RECOMMENDED DISPOSITION
Plaintiff, Corey Click, has appealed the final decision of the Commissioner of the Social
Security Administration to deny his claim for disability insurance benefits and supplemental
security income. Both parties have submitted appeal briefs and the case is now ready for a
decision.
A court’s function on review is to determine whether the Commissioner’s decision is
supported by substantial evidence on the record as a whole and free of legal error. Slusser v.
Astrue, 557 F.3d 923, 925 (8th Cir. 2009); Long v. Chater, 108 F.3d 185, 187 (8th Cir. 1997); see
also 42 U.S.C. §§ 405(g), 1383(c)(3).
Substantial evidence is such relevant evidence as a
reasonable mind might accept as adequate to support a conclusion. Richardson v. Perales, 402
U.S. 389, 401 (1971); Reynolds v. Chater, 82 F.3d 254, 257 (8th Cir. 1996). In assessing the
substantiality of the evidence, courts must consider evidence that detracts from the
Commissioner’s decision as well as evidence that supports it; a court may not, however, reverse
the Commissioner’s decision merely because substantial evidence would have supported an
opposite decision.
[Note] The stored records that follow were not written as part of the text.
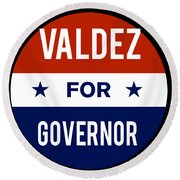 Valdez For Governor 2018 Round Beach Towel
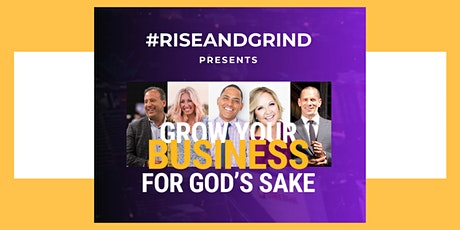 Grow Your Business For God's Sake! tickets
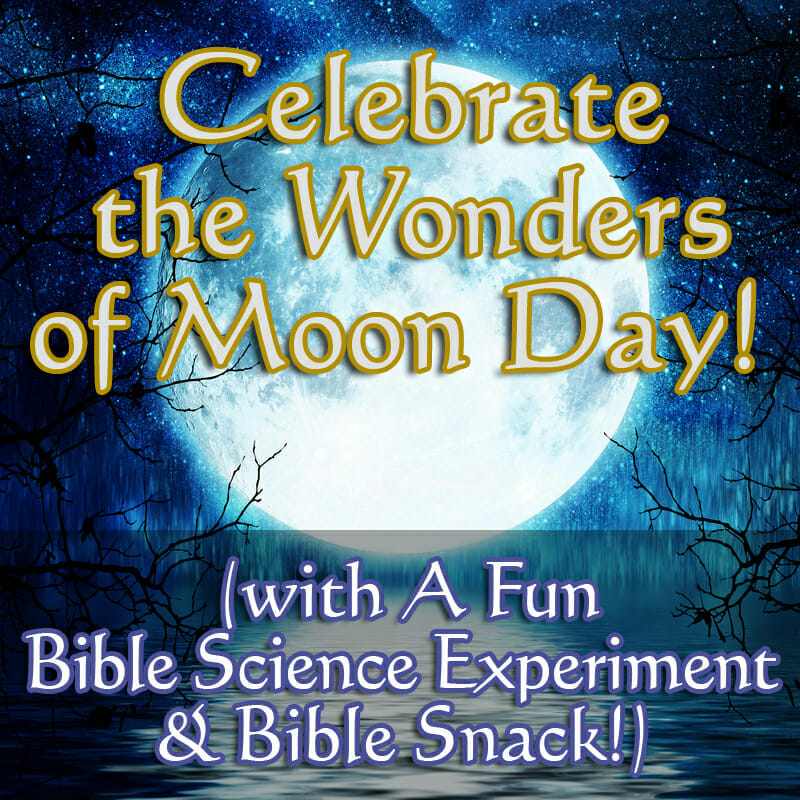 Celebrate the Wonders of Moon Day!  (with A Fun Bible Science Experiment & Snack!)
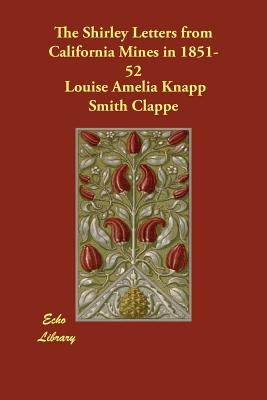The Shirley Letters from California Mines in 1851-52 - Clappe, Louise Amelia Knapp Smith, and Russell, Thomas C (Editor), and Lawrence, Mrs M V T (Memoir by)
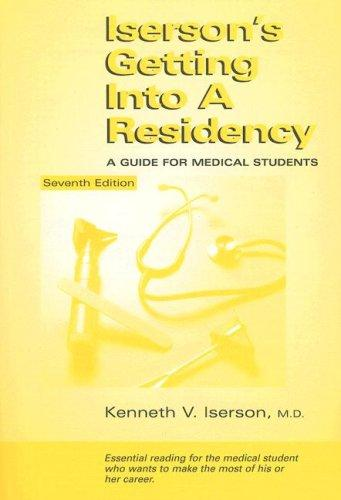 Download Iserson's Getting Into a Residency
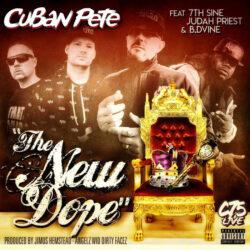 Cuban Pete – The New Dope ft 7th Sine, Judah Priest, BDvine 5Single)  United Kingdom   Wha ...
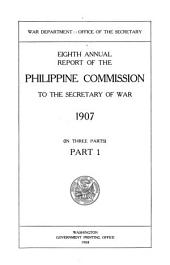 Report of the United States Philippine commission to the secretary of war ...: Volume 1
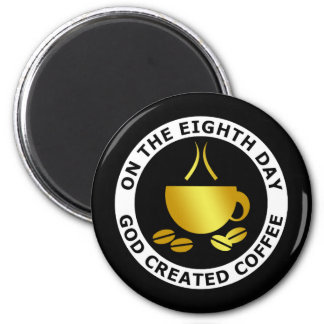 GOD CREATED COFFEE 2 INCH ROUND MAGNET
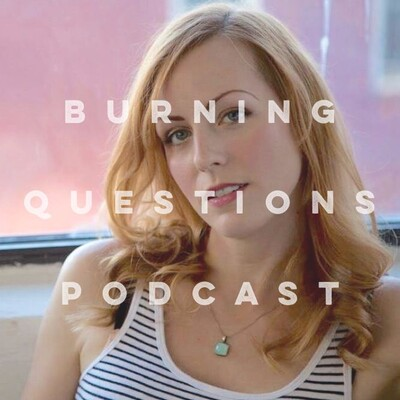 Burning Questions Podcast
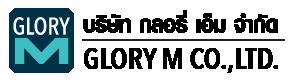 Glory M Co., Ltd. บริษัท กลอรี่ เอ็ม จำกัด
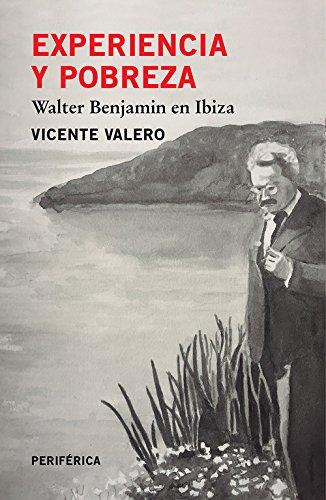 Experiencia y pobreza: Walter Benjamin en Ibiza (Fuera de serie)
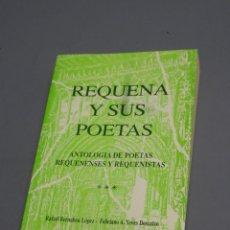 Libros de segunda mano: REQUENA Y SUS POETAS-ANTOLOGÍA DE POETAS-REQUENENSES Y REQUENISTAS-R. BERNABEU LÓPEZ Y OTRO-1991. Lote 170919725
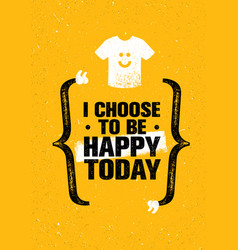 I choose to be happy today inspiring creative vector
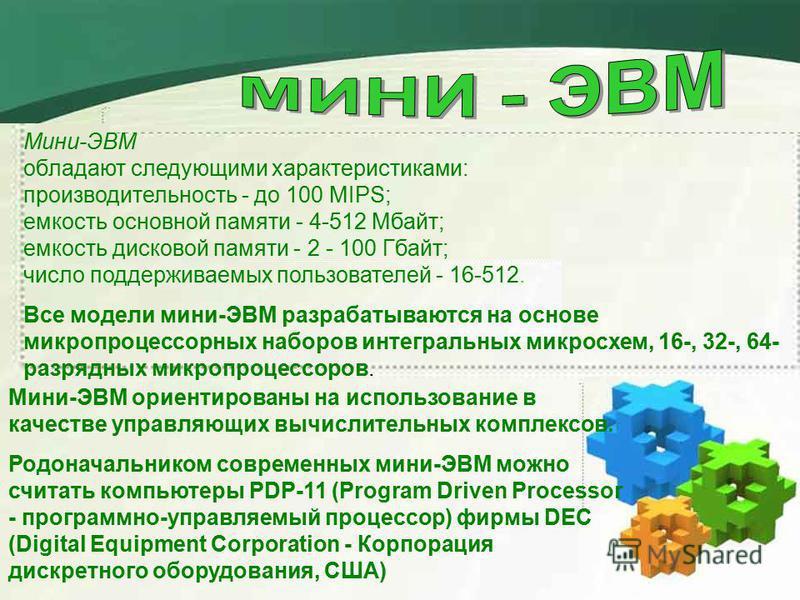 Мини-ЭВМ обладают следующими характеристиками: производительность - до 100 MIPS; емкость основной памяти - 4-512 Мбайт; емкость дисковой памяти - 2 - 100 Гбайт; число поддерживаемых пользователей - 16-512. Все модели мини-ЭВМ разрабатываются на основ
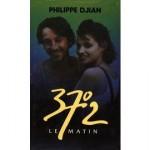 37 2 Le Matin de Philippe Djian - Livre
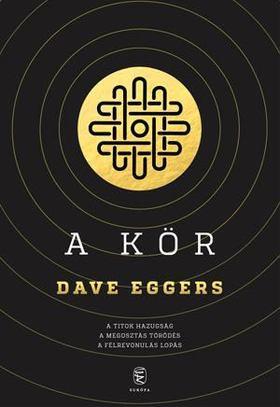 Dave Eggers - A Kör [antikvár]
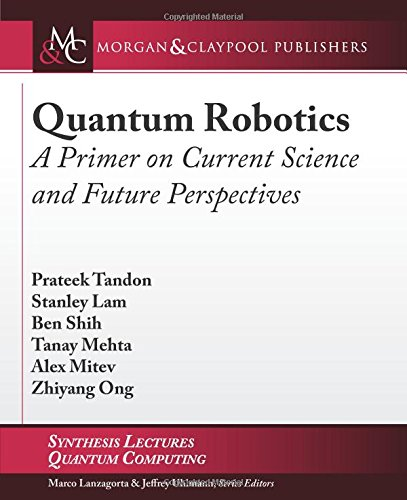 quantum-robotics-a-primer-on-current-science-and-future-perspectives-synthesis-lectures-on-quantum-c
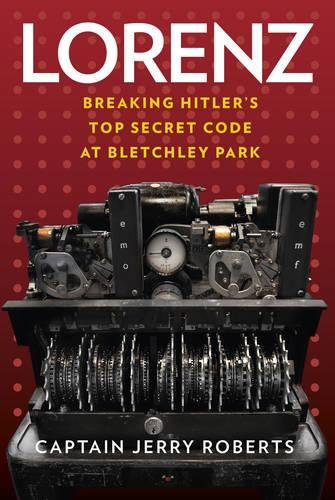 Lorenz: Breaking Hitler?s Top Secret Code at Bletchley Park: Jerry Roberts MBE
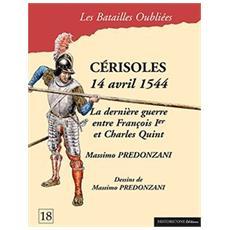 Cérisoles 14 avril 1544. La dernière guerre entre François Ier et Charles Quint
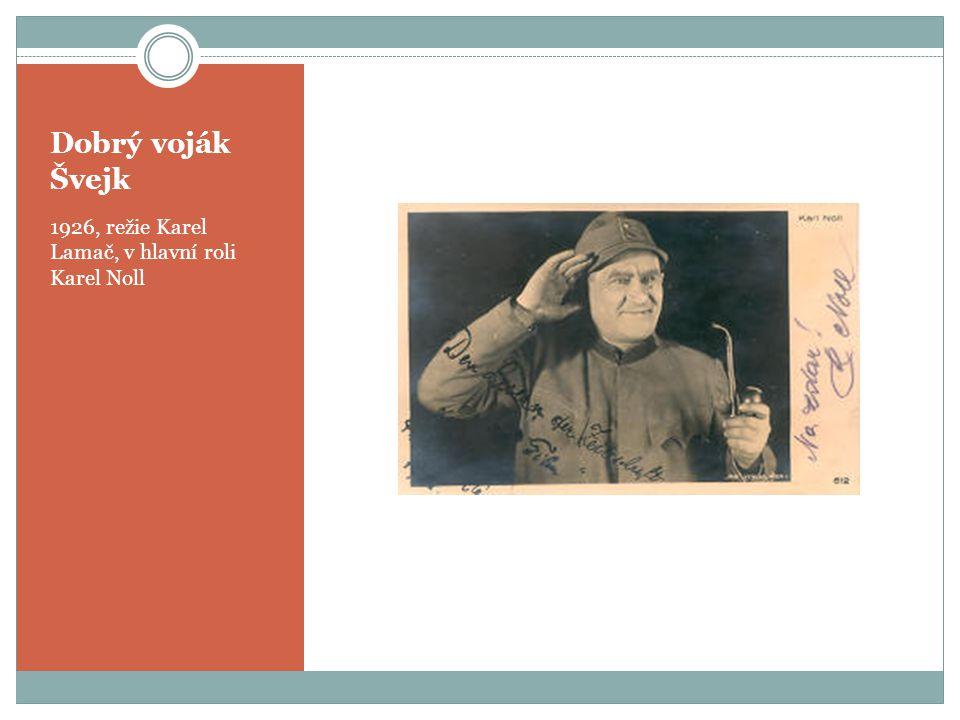 Dobrý voják Švejk 1926, režie Karel Lamač, v hlavní roli Karel Noll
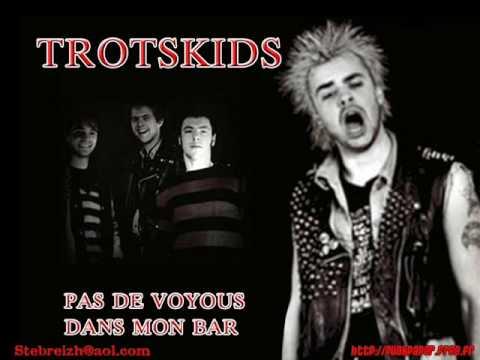 trotskids  -  pas de voyous dans mon bar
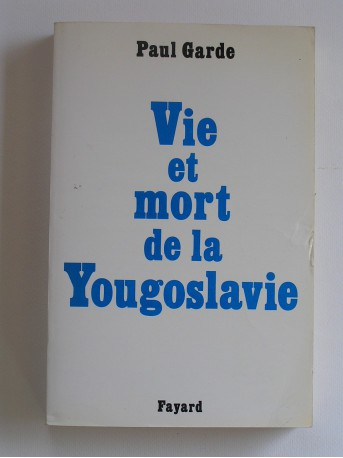 Paul Garde - Vie et mort de la Yougoslavie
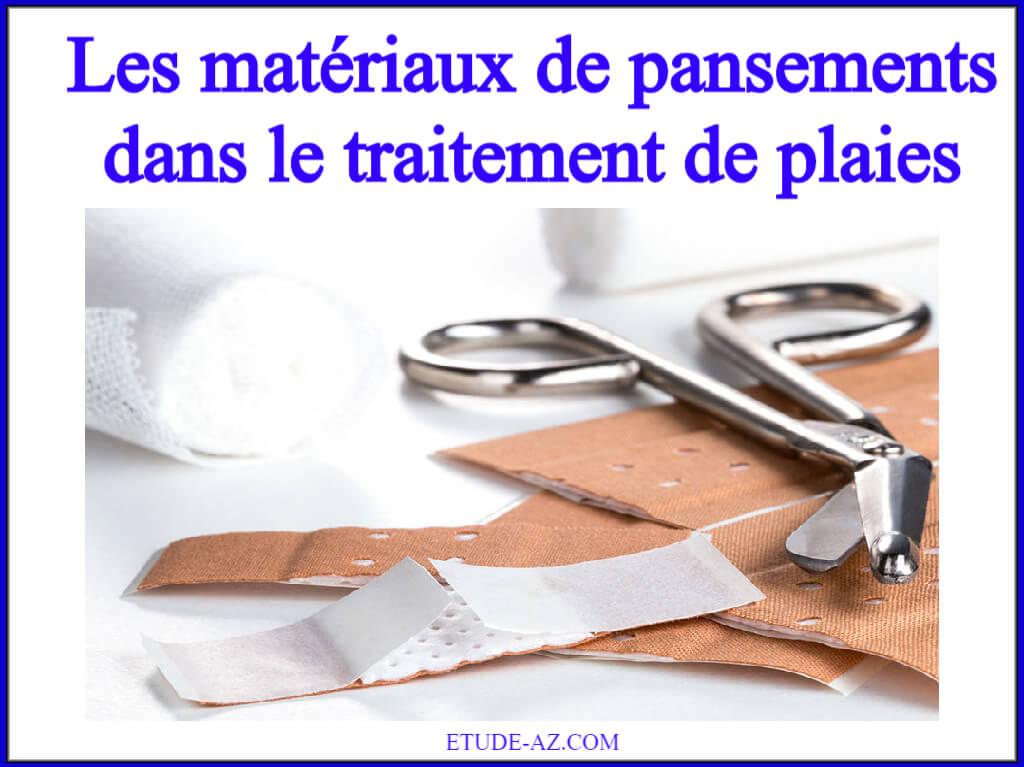 Les matériaux de pansements dans le traitement de plaies
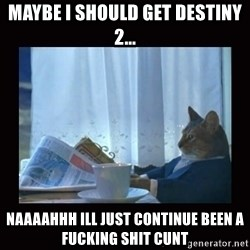 i should buy a boat cat - Maybe i should get destiny 2... Naaaahhh ill just continue been a fucking shit cunt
Sultan v. Barnhart, 368 F.3d 857, 863 (8th Cir. 2004); Woolf v. Shalala, 3
F.3d 1210, 1213 (8th Cir. 1993).
The history of the administrative proceedings and the statement of facts relevant to this
decision are contained in the respective briefs and are not in serious dispute. Therefore, they will
not be repeated in this opinion except as necessary. After careful consideration of the record as
a whole, I find the decision of the Commissioner is supported by substantial evidence.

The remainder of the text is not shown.